L’indicateur de stress de marché, développé par la Banque de France dans le cadre de sa mission de suivi des risques et des vulnérabilités financières, répond à une triple exigence : i) donner un signal clair en quasi temps réel de l’apparition de tensions, ii) les mettre en perspective historique, iii) évaluer la normalisation des marchés. Cet indicateur composite est calculé mensuellement à partir de 32 sous-indicateurs.
Il met en exergue des niveaux de tensions sur les marchés internationaux rappelant ceux observés en 2020 lors du pic de la crise liée à l’épidémie de Covid-19. Alors que l’épisode de stress de marché de 2020 était soudain et temporaire, les tensions se sont maintenues à un niveau historiquement élevé sur l’ensemble de l’année 2022.
Une mesure transversale du stress sur les marchés par une méthode statistique d’extraction de signal
L’indicateur composite de stress de marché retrace les évolutions de six catégories de marchés et est décliné par zone géographique, ce qui permet d’identifier les contributions de chaque catégorie et de chaque région au stress global. Il repose sur un faisceau d’indicateurs informatifs sur l’état des tensions provenant notamment d’indicateurs prospectifs basés sur des prix ou des volatilités implicites de produits dérivés qui permettent de suivre les anticipations de marché. À titre d’exemple, les tensions sur les conditions de financement des acteurs non-financiers apparaissent dans la catégorie de marché « Crédit » qui regroupe les informations sur les spreads de contrats d’échange sur le risque de crédit (CDS), les primes de risque de crédit, et la forme de la courbe de primes de risque par notation de crédit. Chaque catégorie est composée de 4 à 8 indicateurs normalisés avec au moins 15 ans d’historique.
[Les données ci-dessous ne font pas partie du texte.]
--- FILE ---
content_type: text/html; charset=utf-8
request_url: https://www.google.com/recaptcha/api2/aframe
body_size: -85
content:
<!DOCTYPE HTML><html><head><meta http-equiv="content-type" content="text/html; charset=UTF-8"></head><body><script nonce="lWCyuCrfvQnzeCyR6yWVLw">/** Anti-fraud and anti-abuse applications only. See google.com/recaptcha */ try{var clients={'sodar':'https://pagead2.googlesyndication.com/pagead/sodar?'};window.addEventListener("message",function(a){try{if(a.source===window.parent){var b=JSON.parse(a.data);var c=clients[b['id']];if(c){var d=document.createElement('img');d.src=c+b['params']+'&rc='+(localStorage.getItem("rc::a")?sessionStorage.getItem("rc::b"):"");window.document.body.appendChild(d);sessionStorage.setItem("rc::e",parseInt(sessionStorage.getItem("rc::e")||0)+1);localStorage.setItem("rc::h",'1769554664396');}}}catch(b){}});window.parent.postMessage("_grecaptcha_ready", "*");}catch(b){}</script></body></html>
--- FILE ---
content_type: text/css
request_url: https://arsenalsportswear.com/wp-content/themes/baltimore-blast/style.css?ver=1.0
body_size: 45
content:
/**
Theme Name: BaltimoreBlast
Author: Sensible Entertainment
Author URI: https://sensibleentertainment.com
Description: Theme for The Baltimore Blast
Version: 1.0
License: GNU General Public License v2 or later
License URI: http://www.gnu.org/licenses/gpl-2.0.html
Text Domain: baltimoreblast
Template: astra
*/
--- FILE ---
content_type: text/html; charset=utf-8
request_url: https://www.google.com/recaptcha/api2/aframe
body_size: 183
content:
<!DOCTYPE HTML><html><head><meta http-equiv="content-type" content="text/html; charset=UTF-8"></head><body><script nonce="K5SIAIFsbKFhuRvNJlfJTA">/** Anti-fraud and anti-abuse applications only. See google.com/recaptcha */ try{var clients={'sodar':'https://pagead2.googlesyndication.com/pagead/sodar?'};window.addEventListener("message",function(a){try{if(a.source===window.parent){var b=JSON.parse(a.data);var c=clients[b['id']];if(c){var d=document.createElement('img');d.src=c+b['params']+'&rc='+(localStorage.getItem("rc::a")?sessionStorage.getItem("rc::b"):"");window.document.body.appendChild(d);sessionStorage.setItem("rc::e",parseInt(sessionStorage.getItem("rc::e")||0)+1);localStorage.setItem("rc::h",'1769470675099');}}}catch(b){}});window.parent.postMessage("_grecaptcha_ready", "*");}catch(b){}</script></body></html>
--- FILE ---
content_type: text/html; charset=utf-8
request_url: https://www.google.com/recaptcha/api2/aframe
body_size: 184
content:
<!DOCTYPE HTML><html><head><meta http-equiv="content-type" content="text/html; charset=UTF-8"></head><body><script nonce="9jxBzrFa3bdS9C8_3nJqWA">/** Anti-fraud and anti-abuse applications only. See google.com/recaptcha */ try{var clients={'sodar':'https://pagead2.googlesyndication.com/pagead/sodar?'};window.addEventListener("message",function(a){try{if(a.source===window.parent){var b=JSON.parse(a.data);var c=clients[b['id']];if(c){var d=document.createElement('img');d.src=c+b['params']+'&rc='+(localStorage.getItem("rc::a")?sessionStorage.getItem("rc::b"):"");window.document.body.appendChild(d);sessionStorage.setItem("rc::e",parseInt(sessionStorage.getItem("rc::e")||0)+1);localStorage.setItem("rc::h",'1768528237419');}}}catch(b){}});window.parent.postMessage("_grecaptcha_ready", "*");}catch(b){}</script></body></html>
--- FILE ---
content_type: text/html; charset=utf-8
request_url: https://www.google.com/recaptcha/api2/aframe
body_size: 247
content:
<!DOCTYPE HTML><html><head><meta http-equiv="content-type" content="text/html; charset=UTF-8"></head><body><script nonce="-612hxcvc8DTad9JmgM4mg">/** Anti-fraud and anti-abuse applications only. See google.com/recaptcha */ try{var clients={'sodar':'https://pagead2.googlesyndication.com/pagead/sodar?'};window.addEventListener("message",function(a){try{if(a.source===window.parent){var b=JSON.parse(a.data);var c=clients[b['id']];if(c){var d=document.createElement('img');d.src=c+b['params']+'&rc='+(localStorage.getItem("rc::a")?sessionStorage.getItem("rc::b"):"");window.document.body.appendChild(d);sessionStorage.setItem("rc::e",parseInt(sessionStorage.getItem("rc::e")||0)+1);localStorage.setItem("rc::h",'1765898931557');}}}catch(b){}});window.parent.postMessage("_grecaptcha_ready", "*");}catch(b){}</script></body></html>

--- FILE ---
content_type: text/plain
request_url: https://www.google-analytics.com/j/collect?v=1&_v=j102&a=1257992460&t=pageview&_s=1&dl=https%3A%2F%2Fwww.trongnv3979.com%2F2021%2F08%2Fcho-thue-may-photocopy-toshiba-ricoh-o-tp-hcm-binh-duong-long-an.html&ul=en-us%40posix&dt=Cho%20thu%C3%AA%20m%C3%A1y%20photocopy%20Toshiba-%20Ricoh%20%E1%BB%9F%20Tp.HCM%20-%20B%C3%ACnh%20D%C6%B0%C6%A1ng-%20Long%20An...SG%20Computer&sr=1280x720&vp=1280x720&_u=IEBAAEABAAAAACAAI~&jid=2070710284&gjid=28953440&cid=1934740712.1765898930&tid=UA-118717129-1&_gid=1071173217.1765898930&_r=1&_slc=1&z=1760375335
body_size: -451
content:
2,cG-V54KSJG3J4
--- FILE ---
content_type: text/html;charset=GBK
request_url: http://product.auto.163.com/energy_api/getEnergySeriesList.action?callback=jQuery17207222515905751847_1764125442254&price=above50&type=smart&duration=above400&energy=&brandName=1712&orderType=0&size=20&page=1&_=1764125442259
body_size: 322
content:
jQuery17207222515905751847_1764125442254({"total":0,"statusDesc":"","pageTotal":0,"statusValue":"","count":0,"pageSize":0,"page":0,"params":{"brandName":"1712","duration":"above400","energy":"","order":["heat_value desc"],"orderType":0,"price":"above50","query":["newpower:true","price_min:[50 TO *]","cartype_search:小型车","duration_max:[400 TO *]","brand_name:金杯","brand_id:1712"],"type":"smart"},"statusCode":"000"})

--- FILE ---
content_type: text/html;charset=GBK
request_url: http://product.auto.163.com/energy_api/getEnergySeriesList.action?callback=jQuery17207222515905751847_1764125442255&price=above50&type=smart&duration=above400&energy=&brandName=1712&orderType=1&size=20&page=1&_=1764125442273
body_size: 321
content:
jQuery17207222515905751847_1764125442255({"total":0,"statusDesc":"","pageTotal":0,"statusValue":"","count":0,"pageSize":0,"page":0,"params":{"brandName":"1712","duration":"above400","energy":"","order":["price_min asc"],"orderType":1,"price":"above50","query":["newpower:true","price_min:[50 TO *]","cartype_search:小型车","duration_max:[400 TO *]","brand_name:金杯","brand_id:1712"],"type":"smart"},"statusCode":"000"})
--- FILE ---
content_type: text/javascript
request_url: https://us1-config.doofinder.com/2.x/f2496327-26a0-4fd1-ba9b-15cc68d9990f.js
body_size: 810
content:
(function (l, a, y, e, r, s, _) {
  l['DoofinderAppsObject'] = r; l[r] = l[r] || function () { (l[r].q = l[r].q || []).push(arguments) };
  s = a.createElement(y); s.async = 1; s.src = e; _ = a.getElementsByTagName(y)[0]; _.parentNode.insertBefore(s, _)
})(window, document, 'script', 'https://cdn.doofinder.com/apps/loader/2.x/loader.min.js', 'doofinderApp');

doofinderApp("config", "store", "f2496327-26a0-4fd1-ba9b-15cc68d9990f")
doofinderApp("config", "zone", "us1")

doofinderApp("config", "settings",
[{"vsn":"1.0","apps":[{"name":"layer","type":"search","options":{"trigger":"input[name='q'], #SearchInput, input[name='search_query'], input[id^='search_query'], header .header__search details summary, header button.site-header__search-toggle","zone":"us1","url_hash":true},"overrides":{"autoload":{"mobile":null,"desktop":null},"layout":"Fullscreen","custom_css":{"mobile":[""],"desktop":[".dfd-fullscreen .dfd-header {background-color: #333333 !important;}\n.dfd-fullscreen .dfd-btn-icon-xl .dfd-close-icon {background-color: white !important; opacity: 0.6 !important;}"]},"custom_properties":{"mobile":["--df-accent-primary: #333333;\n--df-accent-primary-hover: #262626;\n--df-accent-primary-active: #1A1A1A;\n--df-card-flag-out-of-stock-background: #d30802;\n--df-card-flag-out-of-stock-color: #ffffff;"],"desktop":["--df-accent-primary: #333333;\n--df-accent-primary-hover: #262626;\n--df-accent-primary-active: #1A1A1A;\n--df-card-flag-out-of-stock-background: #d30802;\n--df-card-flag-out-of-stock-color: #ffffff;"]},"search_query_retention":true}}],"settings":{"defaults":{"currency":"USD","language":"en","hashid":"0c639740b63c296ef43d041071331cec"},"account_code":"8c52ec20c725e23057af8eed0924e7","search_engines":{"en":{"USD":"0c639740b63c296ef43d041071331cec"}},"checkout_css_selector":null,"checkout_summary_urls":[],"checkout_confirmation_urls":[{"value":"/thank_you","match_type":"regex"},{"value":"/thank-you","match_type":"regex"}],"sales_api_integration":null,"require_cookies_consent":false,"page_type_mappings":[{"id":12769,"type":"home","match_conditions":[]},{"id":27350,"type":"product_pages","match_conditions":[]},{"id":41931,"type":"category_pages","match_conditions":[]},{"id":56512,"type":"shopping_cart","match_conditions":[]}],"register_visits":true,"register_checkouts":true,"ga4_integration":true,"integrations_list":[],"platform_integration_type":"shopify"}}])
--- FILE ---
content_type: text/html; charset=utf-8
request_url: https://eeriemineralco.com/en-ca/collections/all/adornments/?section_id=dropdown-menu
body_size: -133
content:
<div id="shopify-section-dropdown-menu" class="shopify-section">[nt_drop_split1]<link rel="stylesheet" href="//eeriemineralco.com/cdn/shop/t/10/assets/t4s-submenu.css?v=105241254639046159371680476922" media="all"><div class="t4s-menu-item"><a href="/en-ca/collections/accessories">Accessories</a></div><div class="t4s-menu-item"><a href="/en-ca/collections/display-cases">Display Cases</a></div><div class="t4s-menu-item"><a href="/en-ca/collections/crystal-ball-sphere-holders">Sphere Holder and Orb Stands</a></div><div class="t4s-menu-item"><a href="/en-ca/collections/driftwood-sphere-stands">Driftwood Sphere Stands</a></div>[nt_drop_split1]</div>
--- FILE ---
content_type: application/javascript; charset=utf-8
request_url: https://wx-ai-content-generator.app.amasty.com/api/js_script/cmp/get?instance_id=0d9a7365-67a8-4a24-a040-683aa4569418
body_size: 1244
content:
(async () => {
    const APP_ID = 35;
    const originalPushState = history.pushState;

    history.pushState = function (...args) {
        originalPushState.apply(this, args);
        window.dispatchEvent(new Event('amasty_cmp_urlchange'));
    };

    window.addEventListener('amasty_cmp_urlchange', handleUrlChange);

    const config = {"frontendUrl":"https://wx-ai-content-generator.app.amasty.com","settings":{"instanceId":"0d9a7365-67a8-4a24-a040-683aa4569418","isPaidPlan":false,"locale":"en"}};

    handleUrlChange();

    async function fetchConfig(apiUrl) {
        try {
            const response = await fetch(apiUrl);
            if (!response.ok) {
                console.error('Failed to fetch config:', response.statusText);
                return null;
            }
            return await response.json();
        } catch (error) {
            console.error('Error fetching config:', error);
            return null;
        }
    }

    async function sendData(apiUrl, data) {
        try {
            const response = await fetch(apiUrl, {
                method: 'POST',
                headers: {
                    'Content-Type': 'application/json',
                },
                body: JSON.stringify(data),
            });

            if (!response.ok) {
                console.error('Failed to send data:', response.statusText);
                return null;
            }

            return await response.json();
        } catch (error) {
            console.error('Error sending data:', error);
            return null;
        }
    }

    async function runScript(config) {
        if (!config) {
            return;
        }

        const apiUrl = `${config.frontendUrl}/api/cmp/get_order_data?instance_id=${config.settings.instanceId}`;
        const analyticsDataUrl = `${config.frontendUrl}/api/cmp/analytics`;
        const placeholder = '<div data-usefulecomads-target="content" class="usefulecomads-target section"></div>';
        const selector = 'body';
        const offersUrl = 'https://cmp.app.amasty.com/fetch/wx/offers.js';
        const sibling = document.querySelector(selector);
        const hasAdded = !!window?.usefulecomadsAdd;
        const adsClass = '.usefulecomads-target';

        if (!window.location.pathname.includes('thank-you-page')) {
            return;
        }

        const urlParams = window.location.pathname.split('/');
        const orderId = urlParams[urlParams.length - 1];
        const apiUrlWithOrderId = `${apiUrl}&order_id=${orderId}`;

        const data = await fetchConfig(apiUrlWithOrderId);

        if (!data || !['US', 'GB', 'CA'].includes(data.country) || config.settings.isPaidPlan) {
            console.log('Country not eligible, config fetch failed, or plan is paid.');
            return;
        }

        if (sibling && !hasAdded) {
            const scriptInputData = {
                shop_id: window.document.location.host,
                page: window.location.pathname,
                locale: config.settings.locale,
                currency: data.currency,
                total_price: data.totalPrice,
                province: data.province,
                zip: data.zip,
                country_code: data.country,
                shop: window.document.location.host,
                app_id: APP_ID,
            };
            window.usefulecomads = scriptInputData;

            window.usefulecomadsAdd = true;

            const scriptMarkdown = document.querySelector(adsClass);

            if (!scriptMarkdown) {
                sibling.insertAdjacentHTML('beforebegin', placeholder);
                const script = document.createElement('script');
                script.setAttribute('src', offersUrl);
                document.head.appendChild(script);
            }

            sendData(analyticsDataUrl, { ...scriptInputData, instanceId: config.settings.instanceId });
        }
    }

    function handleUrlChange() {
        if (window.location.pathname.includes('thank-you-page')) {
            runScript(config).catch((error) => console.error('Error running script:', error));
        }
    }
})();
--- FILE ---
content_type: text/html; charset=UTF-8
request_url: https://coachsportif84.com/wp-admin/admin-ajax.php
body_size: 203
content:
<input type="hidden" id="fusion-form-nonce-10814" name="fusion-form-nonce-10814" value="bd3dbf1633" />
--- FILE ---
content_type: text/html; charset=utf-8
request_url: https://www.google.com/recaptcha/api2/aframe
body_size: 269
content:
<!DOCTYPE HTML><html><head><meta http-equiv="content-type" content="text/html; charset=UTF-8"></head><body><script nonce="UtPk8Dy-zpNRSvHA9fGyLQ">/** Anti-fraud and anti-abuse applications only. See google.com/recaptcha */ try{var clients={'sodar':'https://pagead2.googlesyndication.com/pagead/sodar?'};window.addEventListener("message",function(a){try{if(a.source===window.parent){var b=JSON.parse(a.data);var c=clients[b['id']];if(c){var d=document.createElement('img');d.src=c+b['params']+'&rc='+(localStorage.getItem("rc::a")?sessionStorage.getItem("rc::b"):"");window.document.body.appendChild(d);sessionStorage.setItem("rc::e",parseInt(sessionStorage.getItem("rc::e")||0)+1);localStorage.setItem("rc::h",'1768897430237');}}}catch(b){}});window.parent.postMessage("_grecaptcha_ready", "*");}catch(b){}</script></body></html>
La mise en perspective, historique et géographique, permet d’apprécier, suite à un choc, la rapidité et l’ampleur du retour à la normale sur les marchés. Une valeur supérieure/inférieure à 0 indique un niveau de stress supérieur/inférieur à la moyenne historique.
L’indicateur identifie les épisodes de stress de 2008 (niveau exceptionnellement élevé dans l’ensemble des zones géographiques suite à la faillite de Lehman Brothers) et de 2012 (stress plus particulièrement localisé en Europe).
Des tensions de marché alimentées par la volatilité des taux d’intérêt et des prix de l’énergie
L’invasion de l’Ukraine par la Russie a accru le niveau de tensions sur les marchés de matières premières (cf. Graphique 2), notamment sur les marchés de l’énergie, déjà marqués par une tendance à la hausse des prix et de la volatilité depuis fin 2021, ce qui a entraîné une dégradation de l’environnement macroéconomique global, en accentuant les pressions inflationnistes préexistantes et réduisant les prévisions de croissance. Ce nouveau régime d’inflation à court terme s’est traduit par une accélération de la normalisation des politiques monétaires, facteur déterminant de l’évolution des marchés en 2022. Les marchés de taux souverains ont enregistré de vives tensions à partir de mars 2022 en raison de la volatilité accrue des taux sur l’ensemble de la courbe des rendements, notamment sur la partie courte, dans un contexte d’incertitudes sur le rythme de hausse des taux directeurs des grandes banques centrales. Les marchés actions et de crédit ont également connu d’importantes revalorisations et une hausse de la volatilité, même si ces catégories contribuent plus modestement à l’indicateur global de stress.
Les acteurs financiers et non financiers ont dû faire face à une nette augmentation des appels de marge sur les produits dérivés et les repo liés aux marchés les plus volatils (taux, énergie). Le choc sur les marchés de l’énergie a soumis les intervenants à des besoins accrus de liquidité afin de financer les appels de marge sur leurs positions dérivées. Depuis fin septembre 2022, ces tensions de liquidité ont amplifié le niveau de tensions sur les marchés repo, déjà caractérisés par une rareté du collatéral (cf. Financement de court terme sur le Graphique 2).
Si le système financier s’est montré résilient face à la remontée des tensions de marché, celles-ci ont pu mettre sous pression les acteurs les plus fragiles, en particulier les intermédiaires financiers non bancaires les plus exposés aux risques de levier et de liquidité.